At first glance, the Wilson CUB’s look is pretty darn basic. They resemble fairly typical mini-monitors. That is, of course, if you are looking at them from across a room. The finish on the CUBs, as with all Wilson loudspeakers, is second to none. Wilson calls this their WilsonGloss finish. For those who haven’t seen WilsonGloss at close range, we’re talking pure art. This article and the photos here couldn’t begin to do justice to the finish on the CUBs. I recently had the opportunity to visit the Wilson factory in Provo, Utah, and saw firsthand how this finish is achieved. Perhaps I was a tad skeptical - okay, very skeptical - about what goes into these mega-dollar speakers to warrant the enormous price tags. I left most enlightened.

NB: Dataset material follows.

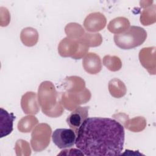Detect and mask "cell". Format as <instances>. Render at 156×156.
I'll return each mask as SVG.
<instances>
[{"mask_svg": "<svg viewBox=\"0 0 156 156\" xmlns=\"http://www.w3.org/2000/svg\"><path fill=\"white\" fill-rule=\"evenodd\" d=\"M76 146L85 155H119L123 150V126L109 118H88L79 129Z\"/></svg>", "mask_w": 156, "mask_h": 156, "instance_id": "cell-1", "label": "cell"}, {"mask_svg": "<svg viewBox=\"0 0 156 156\" xmlns=\"http://www.w3.org/2000/svg\"><path fill=\"white\" fill-rule=\"evenodd\" d=\"M38 100L42 112L51 118L60 116L64 111L61 96L50 81L41 83L38 90Z\"/></svg>", "mask_w": 156, "mask_h": 156, "instance_id": "cell-2", "label": "cell"}, {"mask_svg": "<svg viewBox=\"0 0 156 156\" xmlns=\"http://www.w3.org/2000/svg\"><path fill=\"white\" fill-rule=\"evenodd\" d=\"M147 38V32L143 27L130 26L126 32L114 35L115 44L122 49H130L141 45Z\"/></svg>", "mask_w": 156, "mask_h": 156, "instance_id": "cell-3", "label": "cell"}, {"mask_svg": "<svg viewBox=\"0 0 156 156\" xmlns=\"http://www.w3.org/2000/svg\"><path fill=\"white\" fill-rule=\"evenodd\" d=\"M52 130L46 123L38 124L31 134L30 144L35 152H40L45 149L50 143Z\"/></svg>", "mask_w": 156, "mask_h": 156, "instance_id": "cell-4", "label": "cell"}, {"mask_svg": "<svg viewBox=\"0 0 156 156\" xmlns=\"http://www.w3.org/2000/svg\"><path fill=\"white\" fill-rule=\"evenodd\" d=\"M90 91L85 88L80 91H66L61 94V102L63 107L72 111L81 104L87 103L91 99Z\"/></svg>", "mask_w": 156, "mask_h": 156, "instance_id": "cell-5", "label": "cell"}, {"mask_svg": "<svg viewBox=\"0 0 156 156\" xmlns=\"http://www.w3.org/2000/svg\"><path fill=\"white\" fill-rule=\"evenodd\" d=\"M76 133L72 129H57L52 135L53 143L59 149L73 147L76 144Z\"/></svg>", "mask_w": 156, "mask_h": 156, "instance_id": "cell-6", "label": "cell"}, {"mask_svg": "<svg viewBox=\"0 0 156 156\" xmlns=\"http://www.w3.org/2000/svg\"><path fill=\"white\" fill-rule=\"evenodd\" d=\"M89 107L78 106L66 118L68 125L77 133L79 129L83 122L88 118Z\"/></svg>", "mask_w": 156, "mask_h": 156, "instance_id": "cell-7", "label": "cell"}, {"mask_svg": "<svg viewBox=\"0 0 156 156\" xmlns=\"http://www.w3.org/2000/svg\"><path fill=\"white\" fill-rule=\"evenodd\" d=\"M107 20L104 14L100 12H93L87 16L83 21L85 29L91 32L102 30L106 25Z\"/></svg>", "mask_w": 156, "mask_h": 156, "instance_id": "cell-8", "label": "cell"}, {"mask_svg": "<svg viewBox=\"0 0 156 156\" xmlns=\"http://www.w3.org/2000/svg\"><path fill=\"white\" fill-rule=\"evenodd\" d=\"M139 60L141 65L150 74H155V47H147L141 49Z\"/></svg>", "mask_w": 156, "mask_h": 156, "instance_id": "cell-9", "label": "cell"}, {"mask_svg": "<svg viewBox=\"0 0 156 156\" xmlns=\"http://www.w3.org/2000/svg\"><path fill=\"white\" fill-rule=\"evenodd\" d=\"M21 106L25 114H37L40 111V105L37 94L32 91L26 92L21 97Z\"/></svg>", "mask_w": 156, "mask_h": 156, "instance_id": "cell-10", "label": "cell"}, {"mask_svg": "<svg viewBox=\"0 0 156 156\" xmlns=\"http://www.w3.org/2000/svg\"><path fill=\"white\" fill-rule=\"evenodd\" d=\"M79 49V40L68 37L62 39L58 46V54L63 57H71L73 58L77 54Z\"/></svg>", "mask_w": 156, "mask_h": 156, "instance_id": "cell-11", "label": "cell"}, {"mask_svg": "<svg viewBox=\"0 0 156 156\" xmlns=\"http://www.w3.org/2000/svg\"><path fill=\"white\" fill-rule=\"evenodd\" d=\"M85 71L90 74H96L102 69V62L100 57L94 52H89L82 60Z\"/></svg>", "mask_w": 156, "mask_h": 156, "instance_id": "cell-12", "label": "cell"}, {"mask_svg": "<svg viewBox=\"0 0 156 156\" xmlns=\"http://www.w3.org/2000/svg\"><path fill=\"white\" fill-rule=\"evenodd\" d=\"M15 116L2 108H0V138H3L13 131V124Z\"/></svg>", "mask_w": 156, "mask_h": 156, "instance_id": "cell-13", "label": "cell"}, {"mask_svg": "<svg viewBox=\"0 0 156 156\" xmlns=\"http://www.w3.org/2000/svg\"><path fill=\"white\" fill-rule=\"evenodd\" d=\"M63 88L66 91H80L85 88V82L83 79L78 76L66 77L63 82Z\"/></svg>", "mask_w": 156, "mask_h": 156, "instance_id": "cell-14", "label": "cell"}, {"mask_svg": "<svg viewBox=\"0 0 156 156\" xmlns=\"http://www.w3.org/2000/svg\"><path fill=\"white\" fill-rule=\"evenodd\" d=\"M130 27L129 20L123 16H119L110 21L107 26L108 30L115 34H120L126 32Z\"/></svg>", "mask_w": 156, "mask_h": 156, "instance_id": "cell-15", "label": "cell"}, {"mask_svg": "<svg viewBox=\"0 0 156 156\" xmlns=\"http://www.w3.org/2000/svg\"><path fill=\"white\" fill-rule=\"evenodd\" d=\"M38 31L31 27L24 28L20 33L21 42L26 46L31 47L35 46L38 41Z\"/></svg>", "mask_w": 156, "mask_h": 156, "instance_id": "cell-16", "label": "cell"}, {"mask_svg": "<svg viewBox=\"0 0 156 156\" xmlns=\"http://www.w3.org/2000/svg\"><path fill=\"white\" fill-rule=\"evenodd\" d=\"M126 120L122 121L124 126L128 130L133 132H139L144 130L146 126V121L142 116L135 117L129 119L128 116H126Z\"/></svg>", "mask_w": 156, "mask_h": 156, "instance_id": "cell-17", "label": "cell"}, {"mask_svg": "<svg viewBox=\"0 0 156 156\" xmlns=\"http://www.w3.org/2000/svg\"><path fill=\"white\" fill-rule=\"evenodd\" d=\"M110 94L115 98L123 97L127 92V88L124 82L118 78L111 79L108 85Z\"/></svg>", "mask_w": 156, "mask_h": 156, "instance_id": "cell-18", "label": "cell"}, {"mask_svg": "<svg viewBox=\"0 0 156 156\" xmlns=\"http://www.w3.org/2000/svg\"><path fill=\"white\" fill-rule=\"evenodd\" d=\"M38 123V119L33 115L24 116L18 123V129L22 133H29Z\"/></svg>", "mask_w": 156, "mask_h": 156, "instance_id": "cell-19", "label": "cell"}, {"mask_svg": "<svg viewBox=\"0 0 156 156\" xmlns=\"http://www.w3.org/2000/svg\"><path fill=\"white\" fill-rule=\"evenodd\" d=\"M65 32L67 37L76 40L80 38L85 34L83 27L79 24L76 23L68 24L65 27Z\"/></svg>", "mask_w": 156, "mask_h": 156, "instance_id": "cell-20", "label": "cell"}, {"mask_svg": "<svg viewBox=\"0 0 156 156\" xmlns=\"http://www.w3.org/2000/svg\"><path fill=\"white\" fill-rule=\"evenodd\" d=\"M78 40L88 48L99 46L102 42V37L99 33H85V34Z\"/></svg>", "mask_w": 156, "mask_h": 156, "instance_id": "cell-21", "label": "cell"}, {"mask_svg": "<svg viewBox=\"0 0 156 156\" xmlns=\"http://www.w3.org/2000/svg\"><path fill=\"white\" fill-rule=\"evenodd\" d=\"M103 65L111 71H117L121 68L122 62L117 56L107 55L103 58Z\"/></svg>", "mask_w": 156, "mask_h": 156, "instance_id": "cell-22", "label": "cell"}, {"mask_svg": "<svg viewBox=\"0 0 156 156\" xmlns=\"http://www.w3.org/2000/svg\"><path fill=\"white\" fill-rule=\"evenodd\" d=\"M140 22L144 26H149L155 22V5L143 10L140 16Z\"/></svg>", "mask_w": 156, "mask_h": 156, "instance_id": "cell-23", "label": "cell"}, {"mask_svg": "<svg viewBox=\"0 0 156 156\" xmlns=\"http://www.w3.org/2000/svg\"><path fill=\"white\" fill-rule=\"evenodd\" d=\"M15 150L17 155H30L31 154L29 144L23 140H18L16 141Z\"/></svg>", "mask_w": 156, "mask_h": 156, "instance_id": "cell-24", "label": "cell"}, {"mask_svg": "<svg viewBox=\"0 0 156 156\" xmlns=\"http://www.w3.org/2000/svg\"><path fill=\"white\" fill-rule=\"evenodd\" d=\"M58 155H83L84 154L82 152V151L80 149H64L62 151L60 154Z\"/></svg>", "mask_w": 156, "mask_h": 156, "instance_id": "cell-25", "label": "cell"}]
</instances>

I learned that Wilson machines the front baffle out of the same proprietary phenolic resin that is used in the making of the Grand SLAMMs. The side, back and inside baffles are made from a high-density MDF. The cabinets are assembled, prepped, sanded, then find their way into a state-of-the-art paint facility for a fit and finish second to none, essentially as good as and clearly inspired by the finest European automobiles. Frankly, these speakers look expensive to build.
The industry has long known that the speaker cabinets themselves are a strong contributor to reproductive coloration. The best cabinets are made with very dense materials and constructed in a manner intended to eliminate cabinet resonance. The best cabinets are designed so that if there is any resonance, it exists in frequencies outside the audible range. I did find that when the CUBs were driven to their highest limit, the cabinets were almost dead to the touch, with minimal outside vibration. Of course, there was little ultra-low frequency output in this test, but it was nevertheless impressive. As for the knuckle test, not a chance I would rap my hand against this finish. A friend or two made a move towards the CUBs with knuckles at the ready, but I quickly put a stop to that.

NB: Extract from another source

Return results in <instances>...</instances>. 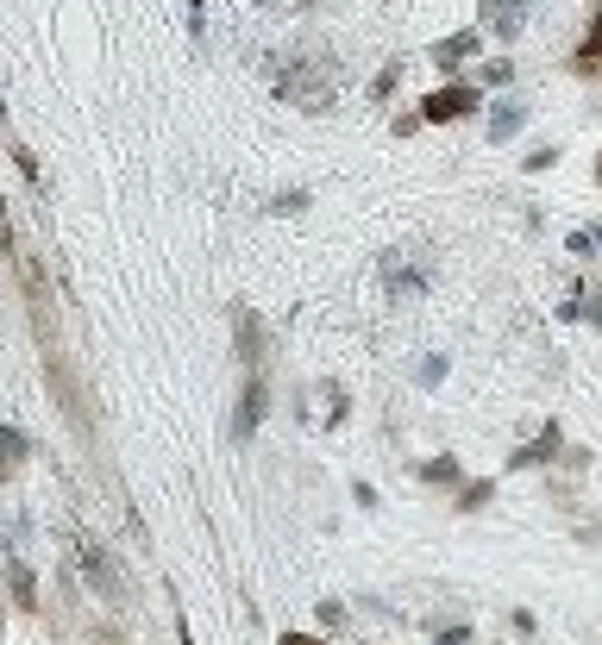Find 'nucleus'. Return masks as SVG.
I'll return each instance as SVG.
<instances>
[{"mask_svg": "<svg viewBox=\"0 0 602 645\" xmlns=\"http://www.w3.org/2000/svg\"><path fill=\"white\" fill-rule=\"evenodd\" d=\"M496 501V483H465L458 489V514H477V508H490Z\"/></svg>", "mask_w": 602, "mask_h": 645, "instance_id": "ddd939ff", "label": "nucleus"}, {"mask_svg": "<svg viewBox=\"0 0 602 645\" xmlns=\"http://www.w3.org/2000/svg\"><path fill=\"white\" fill-rule=\"evenodd\" d=\"M264 401H270L264 376H251V382H245V401H239V420H233V433H239V439H251V433H258V420H264Z\"/></svg>", "mask_w": 602, "mask_h": 645, "instance_id": "423d86ee", "label": "nucleus"}, {"mask_svg": "<svg viewBox=\"0 0 602 645\" xmlns=\"http://www.w3.org/2000/svg\"><path fill=\"white\" fill-rule=\"evenodd\" d=\"M233 326H239V351H245V364H258V345H264L258 314H251V307H233Z\"/></svg>", "mask_w": 602, "mask_h": 645, "instance_id": "9b49d317", "label": "nucleus"}, {"mask_svg": "<svg viewBox=\"0 0 602 645\" xmlns=\"http://www.w3.org/2000/svg\"><path fill=\"white\" fill-rule=\"evenodd\" d=\"M521 126H527V101H496V113H490V138L496 145H508Z\"/></svg>", "mask_w": 602, "mask_h": 645, "instance_id": "6e6552de", "label": "nucleus"}, {"mask_svg": "<svg viewBox=\"0 0 602 645\" xmlns=\"http://www.w3.org/2000/svg\"><path fill=\"white\" fill-rule=\"evenodd\" d=\"M433 645H471V627H433Z\"/></svg>", "mask_w": 602, "mask_h": 645, "instance_id": "6ab92c4d", "label": "nucleus"}, {"mask_svg": "<svg viewBox=\"0 0 602 645\" xmlns=\"http://www.w3.org/2000/svg\"><path fill=\"white\" fill-rule=\"evenodd\" d=\"M26 458H32V439L19 426H0V470H19Z\"/></svg>", "mask_w": 602, "mask_h": 645, "instance_id": "1a4fd4ad", "label": "nucleus"}, {"mask_svg": "<svg viewBox=\"0 0 602 645\" xmlns=\"http://www.w3.org/2000/svg\"><path fill=\"white\" fill-rule=\"evenodd\" d=\"M559 163V145H540V151H527V170H552Z\"/></svg>", "mask_w": 602, "mask_h": 645, "instance_id": "aec40b11", "label": "nucleus"}, {"mask_svg": "<svg viewBox=\"0 0 602 645\" xmlns=\"http://www.w3.org/2000/svg\"><path fill=\"white\" fill-rule=\"evenodd\" d=\"M565 451V433H559V420H546L527 445H515V458H508V470H546L552 458Z\"/></svg>", "mask_w": 602, "mask_h": 645, "instance_id": "7ed1b4c3", "label": "nucleus"}, {"mask_svg": "<svg viewBox=\"0 0 602 645\" xmlns=\"http://www.w3.org/2000/svg\"><path fill=\"white\" fill-rule=\"evenodd\" d=\"M421 483L452 489V483H458V464H452V458H433V464H421Z\"/></svg>", "mask_w": 602, "mask_h": 645, "instance_id": "4468645a", "label": "nucleus"}, {"mask_svg": "<svg viewBox=\"0 0 602 645\" xmlns=\"http://www.w3.org/2000/svg\"><path fill=\"white\" fill-rule=\"evenodd\" d=\"M596 63H602V13L590 19V38L577 44V57H571V69H577V76H596Z\"/></svg>", "mask_w": 602, "mask_h": 645, "instance_id": "9d476101", "label": "nucleus"}, {"mask_svg": "<svg viewBox=\"0 0 602 645\" xmlns=\"http://www.w3.org/2000/svg\"><path fill=\"white\" fill-rule=\"evenodd\" d=\"M527 7H534V0H490V13H483V19H490L496 38H515L521 19H527Z\"/></svg>", "mask_w": 602, "mask_h": 645, "instance_id": "0eeeda50", "label": "nucleus"}, {"mask_svg": "<svg viewBox=\"0 0 602 645\" xmlns=\"http://www.w3.org/2000/svg\"><path fill=\"white\" fill-rule=\"evenodd\" d=\"M477 107H483L477 101V82H452V88H439V94L421 101V119H427V126H452V119H465Z\"/></svg>", "mask_w": 602, "mask_h": 645, "instance_id": "f257e3e1", "label": "nucleus"}, {"mask_svg": "<svg viewBox=\"0 0 602 645\" xmlns=\"http://www.w3.org/2000/svg\"><path fill=\"white\" fill-rule=\"evenodd\" d=\"M596 251V232H571V257H590Z\"/></svg>", "mask_w": 602, "mask_h": 645, "instance_id": "412c9836", "label": "nucleus"}, {"mask_svg": "<svg viewBox=\"0 0 602 645\" xmlns=\"http://www.w3.org/2000/svg\"><path fill=\"white\" fill-rule=\"evenodd\" d=\"M439 382H446V357H427L421 364V389H439Z\"/></svg>", "mask_w": 602, "mask_h": 645, "instance_id": "dca6fc26", "label": "nucleus"}, {"mask_svg": "<svg viewBox=\"0 0 602 645\" xmlns=\"http://www.w3.org/2000/svg\"><path fill=\"white\" fill-rule=\"evenodd\" d=\"M427 282H433V264H427V257H421V264H408L402 251H389V257H383V289L396 295V301H408V295H421Z\"/></svg>", "mask_w": 602, "mask_h": 645, "instance_id": "f03ea898", "label": "nucleus"}, {"mask_svg": "<svg viewBox=\"0 0 602 645\" xmlns=\"http://www.w3.org/2000/svg\"><path fill=\"white\" fill-rule=\"evenodd\" d=\"M584 320H590V326L602 332V295H590V301H584Z\"/></svg>", "mask_w": 602, "mask_h": 645, "instance_id": "4be33fe9", "label": "nucleus"}, {"mask_svg": "<svg viewBox=\"0 0 602 645\" xmlns=\"http://www.w3.org/2000/svg\"><path fill=\"white\" fill-rule=\"evenodd\" d=\"M508 82H515V63H508V57L483 63V88H508Z\"/></svg>", "mask_w": 602, "mask_h": 645, "instance_id": "2eb2a0df", "label": "nucleus"}, {"mask_svg": "<svg viewBox=\"0 0 602 645\" xmlns=\"http://www.w3.org/2000/svg\"><path fill=\"white\" fill-rule=\"evenodd\" d=\"M596 176H602V163H596Z\"/></svg>", "mask_w": 602, "mask_h": 645, "instance_id": "b1692460", "label": "nucleus"}, {"mask_svg": "<svg viewBox=\"0 0 602 645\" xmlns=\"http://www.w3.org/2000/svg\"><path fill=\"white\" fill-rule=\"evenodd\" d=\"M276 645H320L314 633H276Z\"/></svg>", "mask_w": 602, "mask_h": 645, "instance_id": "5701e85b", "label": "nucleus"}, {"mask_svg": "<svg viewBox=\"0 0 602 645\" xmlns=\"http://www.w3.org/2000/svg\"><path fill=\"white\" fill-rule=\"evenodd\" d=\"M477 44H483V32H477V26H465V32H452V38H439V44H433V51H427V57H433L439 69H458V63H465V57H477Z\"/></svg>", "mask_w": 602, "mask_h": 645, "instance_id": "39448f33", "label": "nucleus"}, {"mask_svg": "<svg viewBox=\"0 0 602 645\" xmlns=\"http://www.w3.org/2000/svg\"><path fill=\"white\" fill-rule=\"evenodd\" d=\"M270 207H276V213H301V207H308V188H289V195H276Z\"/></svg>", "mask_w": 602, "mask_h": 645, "instance_id": "f3484780", "label": "nucleus"}, {"mask_svg": "<svg viewBox=\"0 0 602 645\" xmlns=\"http://www.w3.org/2000/svg\"><path fill=\"white\" fill-rule=\"evenodd\" d=\"M7 589H13V602H19V608H32V602H38V583H32V570H26V564H7Z\"/></svg>", "mask_w": 602, "mask_h": 645, "instance_id": "f8f14e48", "label": "nucleus"}, {"mask_svg": "<svg viewBox=\"0 0 602 645\" xmlns=\"http://www.w3.org/2000/svg\"><path fill=\"white\" fill-rule=\"evenodd\" d=\"M76 558H82V577L95 583L101 595H120V577H113V564H107V552H101V545L88 539V533H76Z\"/></svg>", "mask_w": 602, "mask_h": 645, "instance_id": "20e7f679", "label": "nucleus"}, {"mask_svg": "<svg viewBox=\"0 0 602 645\" xmlns=\"http://www.w3.org/2000/svg\"><path fill=\"white\" fill-rule=\"evenodd\" d=\"M314 620H320V627H345V602H320Z\"/></svg>", "mask_w": 602, "mask_h": 645, "instance_id": "a211bd4d", "label": "nucleus"}]
</instances>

The CUB is 22 inches tall, nine-and-a-half inches wide, 19.5 inches deep and weighs a dense 75 pounds per speaker. The speaker configuration consists of two matching six-and-a-half-inch drivers, and a center-mounted one-inch inverted dome titanium tweeter. The CUB has a listed frequency response of 45Hz to 22kHz. The rear of the CUBs have single speaker inputs - meaning they are not bi-wireable - and two rear enclosures that contain the speakers’ crossovers potted in resin, which inherently makes the network more stable. The CUBs have an asking price of $7,500 per pair.

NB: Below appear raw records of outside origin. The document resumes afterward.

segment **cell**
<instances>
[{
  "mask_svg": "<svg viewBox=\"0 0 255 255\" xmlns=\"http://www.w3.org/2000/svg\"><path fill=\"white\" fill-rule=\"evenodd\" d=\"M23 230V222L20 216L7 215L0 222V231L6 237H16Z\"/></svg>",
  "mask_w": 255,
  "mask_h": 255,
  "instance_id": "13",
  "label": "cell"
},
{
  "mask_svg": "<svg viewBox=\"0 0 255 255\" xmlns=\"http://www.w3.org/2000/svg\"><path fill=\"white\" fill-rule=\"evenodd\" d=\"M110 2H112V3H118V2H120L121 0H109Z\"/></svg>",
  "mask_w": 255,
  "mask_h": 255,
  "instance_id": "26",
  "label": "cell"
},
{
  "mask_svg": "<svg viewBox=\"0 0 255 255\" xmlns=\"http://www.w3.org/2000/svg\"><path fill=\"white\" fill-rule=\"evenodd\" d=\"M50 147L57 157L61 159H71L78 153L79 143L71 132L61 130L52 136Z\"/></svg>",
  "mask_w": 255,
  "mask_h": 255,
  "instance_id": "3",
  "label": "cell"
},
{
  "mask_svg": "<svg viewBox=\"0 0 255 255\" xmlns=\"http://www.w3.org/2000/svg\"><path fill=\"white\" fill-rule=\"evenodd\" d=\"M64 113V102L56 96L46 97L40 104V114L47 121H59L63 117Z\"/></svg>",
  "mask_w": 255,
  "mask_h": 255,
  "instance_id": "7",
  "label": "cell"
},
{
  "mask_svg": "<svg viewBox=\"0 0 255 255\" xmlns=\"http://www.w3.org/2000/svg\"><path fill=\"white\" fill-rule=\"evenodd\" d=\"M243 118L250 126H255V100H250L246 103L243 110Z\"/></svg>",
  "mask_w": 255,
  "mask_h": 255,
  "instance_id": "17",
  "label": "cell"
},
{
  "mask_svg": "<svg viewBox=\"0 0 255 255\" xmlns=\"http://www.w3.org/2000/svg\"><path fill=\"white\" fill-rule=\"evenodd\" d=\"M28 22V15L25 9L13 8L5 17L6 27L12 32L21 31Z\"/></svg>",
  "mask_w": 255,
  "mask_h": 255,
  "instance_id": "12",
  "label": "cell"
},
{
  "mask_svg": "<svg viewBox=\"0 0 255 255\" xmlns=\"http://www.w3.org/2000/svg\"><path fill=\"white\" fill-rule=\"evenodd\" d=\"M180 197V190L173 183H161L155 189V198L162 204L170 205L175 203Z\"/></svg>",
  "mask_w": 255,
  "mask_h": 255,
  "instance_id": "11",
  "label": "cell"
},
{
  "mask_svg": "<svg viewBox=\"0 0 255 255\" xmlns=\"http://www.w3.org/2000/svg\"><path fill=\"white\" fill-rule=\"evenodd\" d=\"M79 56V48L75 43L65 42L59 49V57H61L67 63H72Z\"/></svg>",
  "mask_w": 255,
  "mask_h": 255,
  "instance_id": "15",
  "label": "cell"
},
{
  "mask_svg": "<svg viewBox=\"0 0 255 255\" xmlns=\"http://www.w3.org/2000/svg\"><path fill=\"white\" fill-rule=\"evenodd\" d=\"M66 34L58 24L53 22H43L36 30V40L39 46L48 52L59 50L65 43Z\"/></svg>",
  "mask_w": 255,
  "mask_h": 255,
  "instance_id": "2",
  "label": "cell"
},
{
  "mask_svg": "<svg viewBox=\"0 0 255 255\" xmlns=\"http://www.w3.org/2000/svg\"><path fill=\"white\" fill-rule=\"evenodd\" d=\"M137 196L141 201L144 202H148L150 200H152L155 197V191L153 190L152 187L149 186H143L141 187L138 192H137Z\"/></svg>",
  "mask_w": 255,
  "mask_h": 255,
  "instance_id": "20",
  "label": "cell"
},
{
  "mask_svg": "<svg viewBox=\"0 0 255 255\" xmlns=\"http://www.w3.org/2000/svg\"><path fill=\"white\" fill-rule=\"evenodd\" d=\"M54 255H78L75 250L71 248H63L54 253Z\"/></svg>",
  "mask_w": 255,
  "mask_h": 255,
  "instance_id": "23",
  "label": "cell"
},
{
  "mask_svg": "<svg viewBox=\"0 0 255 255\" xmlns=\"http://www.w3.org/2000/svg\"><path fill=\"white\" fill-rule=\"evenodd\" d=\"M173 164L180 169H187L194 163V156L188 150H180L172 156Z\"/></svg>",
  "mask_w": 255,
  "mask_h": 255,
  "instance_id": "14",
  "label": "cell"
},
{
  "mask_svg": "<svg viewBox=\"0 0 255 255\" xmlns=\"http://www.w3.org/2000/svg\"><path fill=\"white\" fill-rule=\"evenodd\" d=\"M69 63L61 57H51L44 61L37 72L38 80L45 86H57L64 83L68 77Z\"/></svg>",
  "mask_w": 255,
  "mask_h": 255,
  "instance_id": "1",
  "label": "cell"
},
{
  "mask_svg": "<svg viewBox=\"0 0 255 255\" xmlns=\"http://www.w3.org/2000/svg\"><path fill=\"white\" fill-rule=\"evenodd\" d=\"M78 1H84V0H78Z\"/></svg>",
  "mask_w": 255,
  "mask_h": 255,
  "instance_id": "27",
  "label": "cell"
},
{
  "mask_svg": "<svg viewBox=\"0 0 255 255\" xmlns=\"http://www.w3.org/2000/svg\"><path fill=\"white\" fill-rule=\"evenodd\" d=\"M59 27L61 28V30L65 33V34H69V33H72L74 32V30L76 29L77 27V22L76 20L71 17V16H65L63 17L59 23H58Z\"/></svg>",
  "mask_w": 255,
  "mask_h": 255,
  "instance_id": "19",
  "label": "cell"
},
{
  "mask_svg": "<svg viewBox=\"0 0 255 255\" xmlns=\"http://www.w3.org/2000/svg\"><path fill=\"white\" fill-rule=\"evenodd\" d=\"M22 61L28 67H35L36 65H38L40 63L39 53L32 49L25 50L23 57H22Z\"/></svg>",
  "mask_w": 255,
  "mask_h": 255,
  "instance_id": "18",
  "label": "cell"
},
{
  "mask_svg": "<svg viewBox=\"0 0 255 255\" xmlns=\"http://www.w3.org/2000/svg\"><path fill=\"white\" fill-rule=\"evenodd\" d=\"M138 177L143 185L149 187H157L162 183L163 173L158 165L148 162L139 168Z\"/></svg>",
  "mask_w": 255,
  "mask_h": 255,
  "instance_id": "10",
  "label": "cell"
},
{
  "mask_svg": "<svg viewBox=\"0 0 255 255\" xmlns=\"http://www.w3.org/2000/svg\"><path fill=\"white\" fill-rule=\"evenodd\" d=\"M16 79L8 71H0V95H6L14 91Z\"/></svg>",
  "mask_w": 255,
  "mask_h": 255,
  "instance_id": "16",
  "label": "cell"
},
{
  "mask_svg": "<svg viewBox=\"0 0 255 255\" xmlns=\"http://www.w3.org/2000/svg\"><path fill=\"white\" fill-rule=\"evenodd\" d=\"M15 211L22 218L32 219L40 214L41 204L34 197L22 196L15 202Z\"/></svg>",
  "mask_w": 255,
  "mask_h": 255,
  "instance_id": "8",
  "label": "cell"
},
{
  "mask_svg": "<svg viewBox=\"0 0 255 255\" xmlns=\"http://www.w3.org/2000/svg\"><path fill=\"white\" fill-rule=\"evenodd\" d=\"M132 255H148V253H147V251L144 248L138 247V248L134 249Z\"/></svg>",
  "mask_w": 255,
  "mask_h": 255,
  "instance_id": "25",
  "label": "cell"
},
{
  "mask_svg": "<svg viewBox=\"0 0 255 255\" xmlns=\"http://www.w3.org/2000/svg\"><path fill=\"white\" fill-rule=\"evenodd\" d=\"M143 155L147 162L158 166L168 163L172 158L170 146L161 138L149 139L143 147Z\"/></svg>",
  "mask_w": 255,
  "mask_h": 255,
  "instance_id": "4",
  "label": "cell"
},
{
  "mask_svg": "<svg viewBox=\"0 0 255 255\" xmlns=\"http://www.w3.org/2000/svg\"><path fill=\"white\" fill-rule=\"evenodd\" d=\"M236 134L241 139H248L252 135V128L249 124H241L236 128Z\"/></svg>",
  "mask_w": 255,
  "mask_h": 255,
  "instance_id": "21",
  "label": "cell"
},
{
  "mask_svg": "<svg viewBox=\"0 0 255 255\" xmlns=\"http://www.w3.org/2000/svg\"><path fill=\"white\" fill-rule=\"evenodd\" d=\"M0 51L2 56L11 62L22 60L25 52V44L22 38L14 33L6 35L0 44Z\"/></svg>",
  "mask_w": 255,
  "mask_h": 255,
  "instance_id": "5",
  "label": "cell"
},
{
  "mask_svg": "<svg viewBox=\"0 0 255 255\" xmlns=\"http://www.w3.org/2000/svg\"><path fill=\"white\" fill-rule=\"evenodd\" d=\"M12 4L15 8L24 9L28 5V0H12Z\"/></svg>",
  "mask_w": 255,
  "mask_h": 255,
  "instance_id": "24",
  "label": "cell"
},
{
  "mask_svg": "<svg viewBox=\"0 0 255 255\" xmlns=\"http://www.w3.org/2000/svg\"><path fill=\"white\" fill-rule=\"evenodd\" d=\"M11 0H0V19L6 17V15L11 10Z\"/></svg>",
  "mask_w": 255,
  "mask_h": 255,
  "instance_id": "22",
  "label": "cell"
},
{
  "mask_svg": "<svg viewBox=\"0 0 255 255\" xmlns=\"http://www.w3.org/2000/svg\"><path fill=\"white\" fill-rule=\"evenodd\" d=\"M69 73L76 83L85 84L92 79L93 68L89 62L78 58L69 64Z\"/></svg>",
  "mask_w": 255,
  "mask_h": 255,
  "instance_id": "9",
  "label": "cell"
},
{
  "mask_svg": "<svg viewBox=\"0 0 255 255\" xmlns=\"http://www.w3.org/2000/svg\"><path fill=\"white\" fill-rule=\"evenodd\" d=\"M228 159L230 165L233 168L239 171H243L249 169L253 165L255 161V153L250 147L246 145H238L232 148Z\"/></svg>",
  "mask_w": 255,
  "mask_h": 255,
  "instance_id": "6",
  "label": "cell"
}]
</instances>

The primary differences between the original CUBs and the CUB IIs from an audio standpoint are in the tweeters. The all-new tweeters are more transparent and musical than those of the original CUBs. The speakers have a new look that is much improved over the originals and have much better serviceability if they should ever need repair. On the original CUBs, the WilsonGloss finish was an option; now it is a standard feature.